TASK OBJECTIVE: All of the entries below should be printed exactly; the pictures are to be left out.

DATA SECTION:

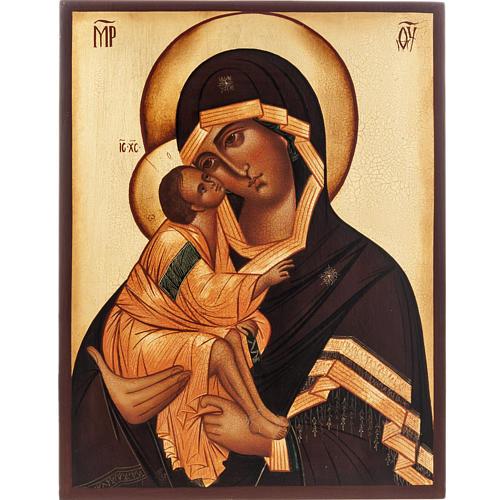 Icona Russa Madre di Dio Donskaja 1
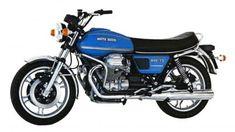 Moto del día: Moto Guzzi 850 T3 Electra Glide, Classic Italian, Timeless Classic, Moto Guzzi California, Harley Davidson, Motorcycle Bike, Motogp, Cool Bikes, Le Mans
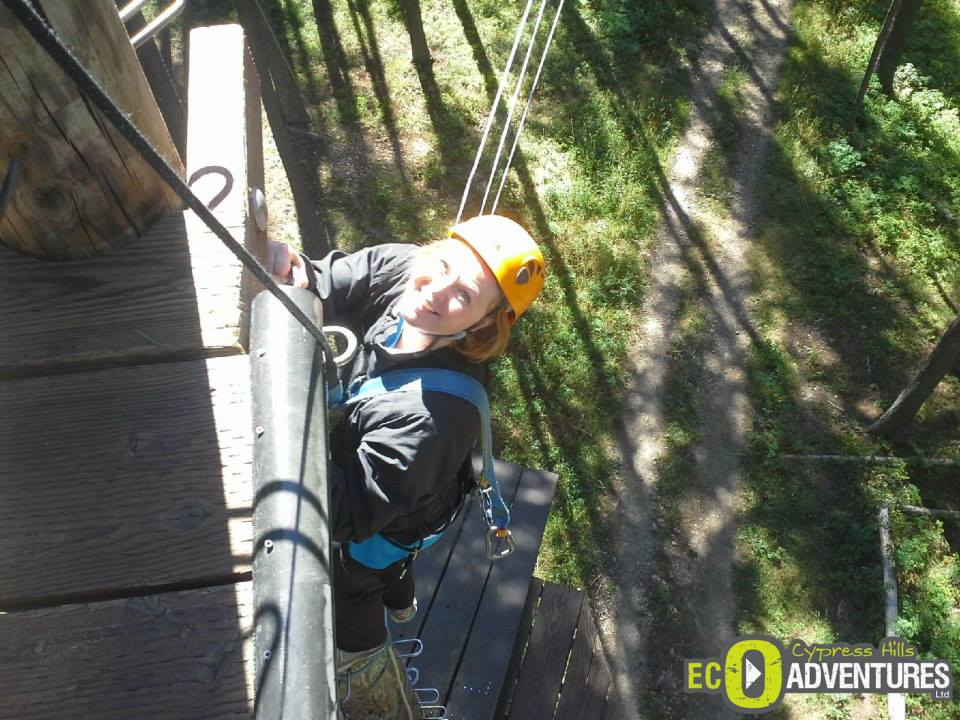Ziplining at Cypress Hills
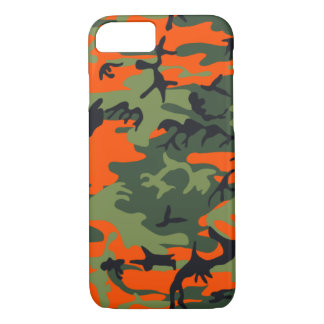 Hunting Camo iPhone 7 iPhone 7 Case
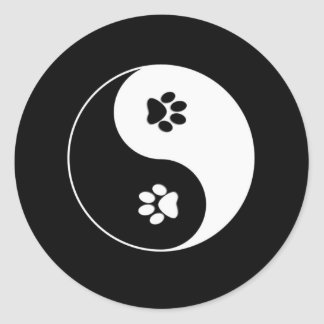 Dog Paws Yin Yang Sticker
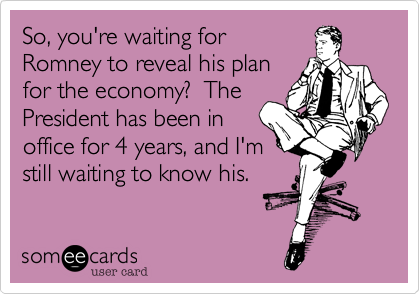 So, you're waiting for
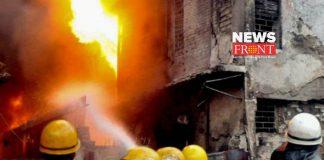 massive fire | newsfront.co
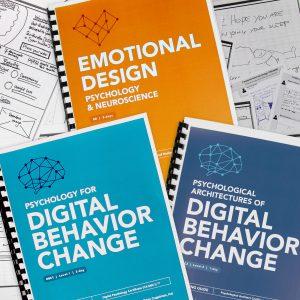 DBC1-DBC2-ED-1200x1200-300x300 Digital Psychology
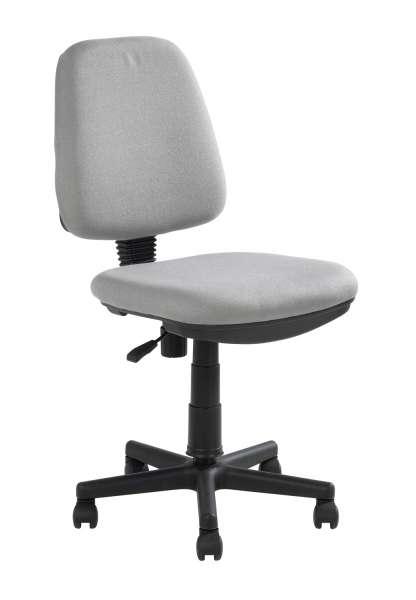 Drehstuhl, Schreibtischstuhl Webstoff, grau, höhenverstellbar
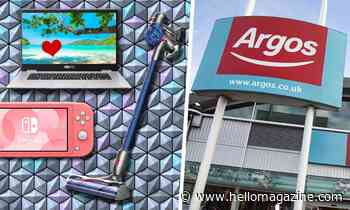 Best Argos Black Friday deals: the 2020 sales extravaganza starts now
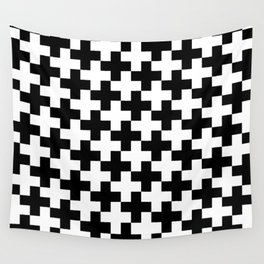 Black and White Crosses/Plus Signs Wall Tapestry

ANSWER BOX:
 Icona Russa Madre di Dio Donskaja 1
 Moto del día: Moto Guzzi 850 T3 Electra Glide, Classic Italian, Timeless Classic, Moto Guzzi California, Harley Davidson, Motorcycle Bike, Motogp, Cool Bikes, Le Mans
Ziplining at Cypress Hills
 Hunting Camo iPhone 7 iPhone 7 Case
 Dog Paws Yin Yang Sticker
 So, you're waiting for
 massive fire | newsfront.co
 DBC1-DBC2-ED-1200x1200-300x300 Digital Psychology
 Drehstuhl, Schreibtischstuhl Webstoff, grau, höhenverstellbar
 Best Argos Black Friday deals: the 2020 sales extravaganza starts now
 Black and White Crosses/Plus Signs Wall Tapestry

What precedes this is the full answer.